Peter Pan is my favorite book. I have three copies of it. All of them are annotated. All of them are worn.

When I was little I was determined to be an adventurer. I was going to explore the whole world. There were tigers hiding in the day lilies. There were hunters hiding in the trees. And while I knew it was just a story part of me was pretty sure that Peter Pan was based on actual events. In the same way I believed (believe) the Doctor is real. It’s all just so generalized now. One person heard one specific story, and those details spread. With the Doctor, if I’m honest with you, I believed every detail. Gobbled it up. Now I know–erm imagine, some details stuck. Big, blue box. One person saw a big, blue box a few times and was like “yep, it’s always that.” And then came a tv show. And then came a fan base. And then came a skewing of the truth. But I know that if I wait it out, he’ll come to my TARDIS. my tardis

With Peter Pan I got carried away. Maybe. Understand me here. I had a great home life. I did. Shoot, I still could if I wanted to move back. But I was a restless kid. I still am. And I thought one day I’d run away. Not out of spite or fear or anger. I just needed to get away. To be free and to explore without restrictions. So I packed a bag. I kept a bag packed, for just the right time. Truth be told, I kept a bag packed in quiet anticipation of Peter Pan coming to my window. I remember crying myself to sleep a few times thinking about how I’m not English, and he’d never come to America.

It wasn’t a big bag, but I wasn’t a big person. A change of clothes. Underwear. A stuffed animal. Webby, from Duck Tales, I think. And my blankie.

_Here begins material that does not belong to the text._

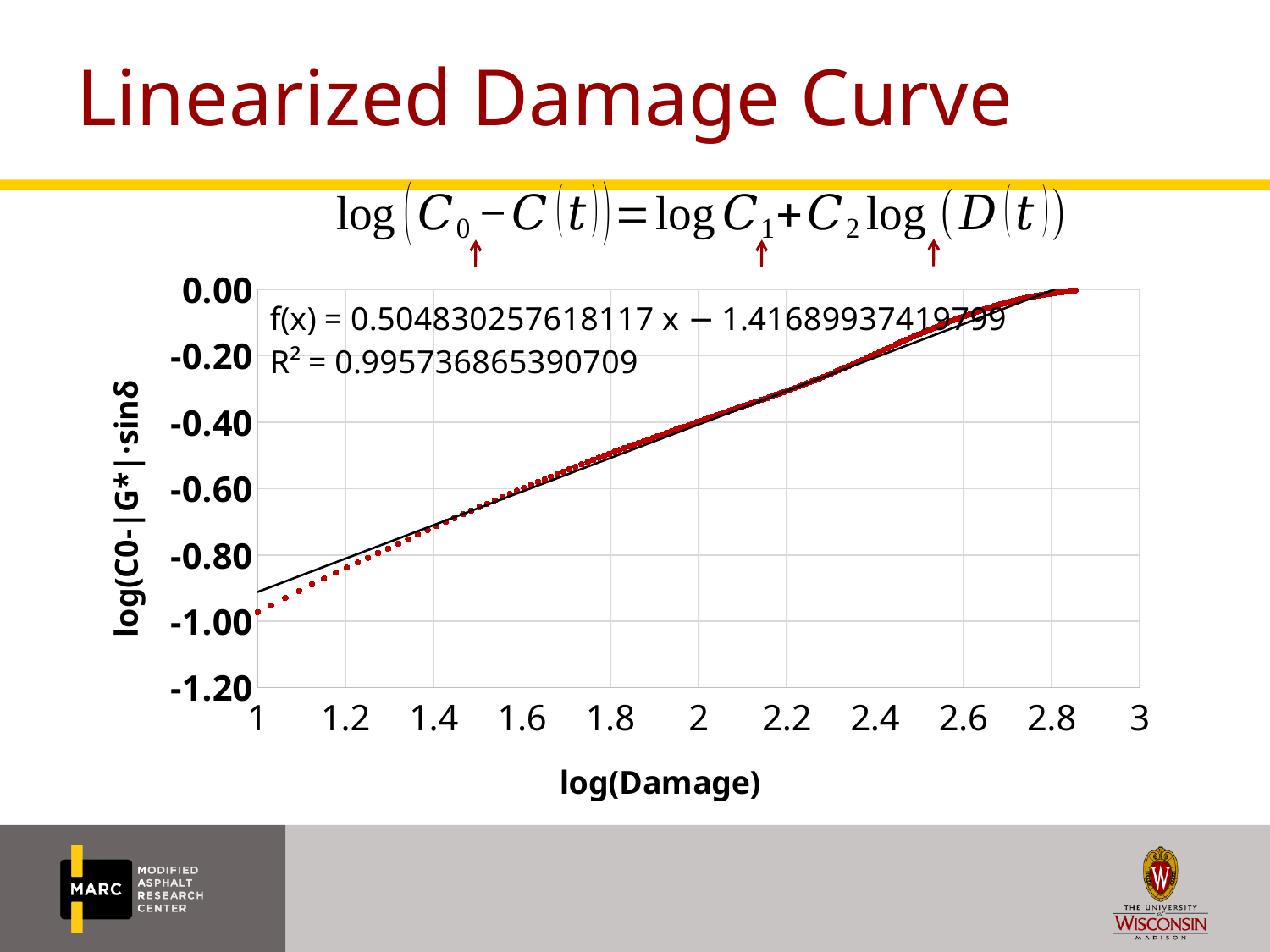
What kind of chart is shown on the slide? scatter chart Is the plotted value at log(Damage) = 2.6 greater or less than -0.20? greater Is the plotted value at log(Damage) = 1.6 greater or less than -0.80? greater What is the R² value printed on the chart? 0.995736865390709 Do the plotted values rise or fall as log(Damage) increases along the x axis? rise What is the title of the x axis of the chart? log(Damage) Is the plotted value at log(Damage) = 1.6 greater or less than -0.40? less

This week I did something I hadn’t done for a very long time. I packed the bag. It’s a bookbag I stole from my brother. Olive drab canvas. I stole it when I reattached a strap. “I fixed it, so it’s mine now.” (I’m a bad person). A change of clothes. Shorts. Jeans. Two shirts. Underwear. Spare toothbrush. Deodorant. Yellow, stone-washed Toms. My favorite copy of Peter Pan. The current book I’m reading. Blankie.

Adulthood isn’t so different, and I know I’m not going anywhere, but I feel like I could. I could run away. Is it running away if you’re an adult with no actual obligations or ties?

Know that if the Doctor comes, I’m going. I’ve got my bags packed just like Donna Noble (on a much smaller scale). And when–if he does, we’re picking up Jeff Blossom, and hitting the infinite time/space highway.

It’s summer, and summer is brutal to my heart and mind. The way that winter destroys so many other people. Summer kills me. I’ve been trying to prepare myself. Getting myself ready with favorite memories from summers past. How can any summer live up to the summer of Fox Mulder? How can I survive another summer at all? This one may do me in.

I’m just so fitful. Restless. Chickenshit.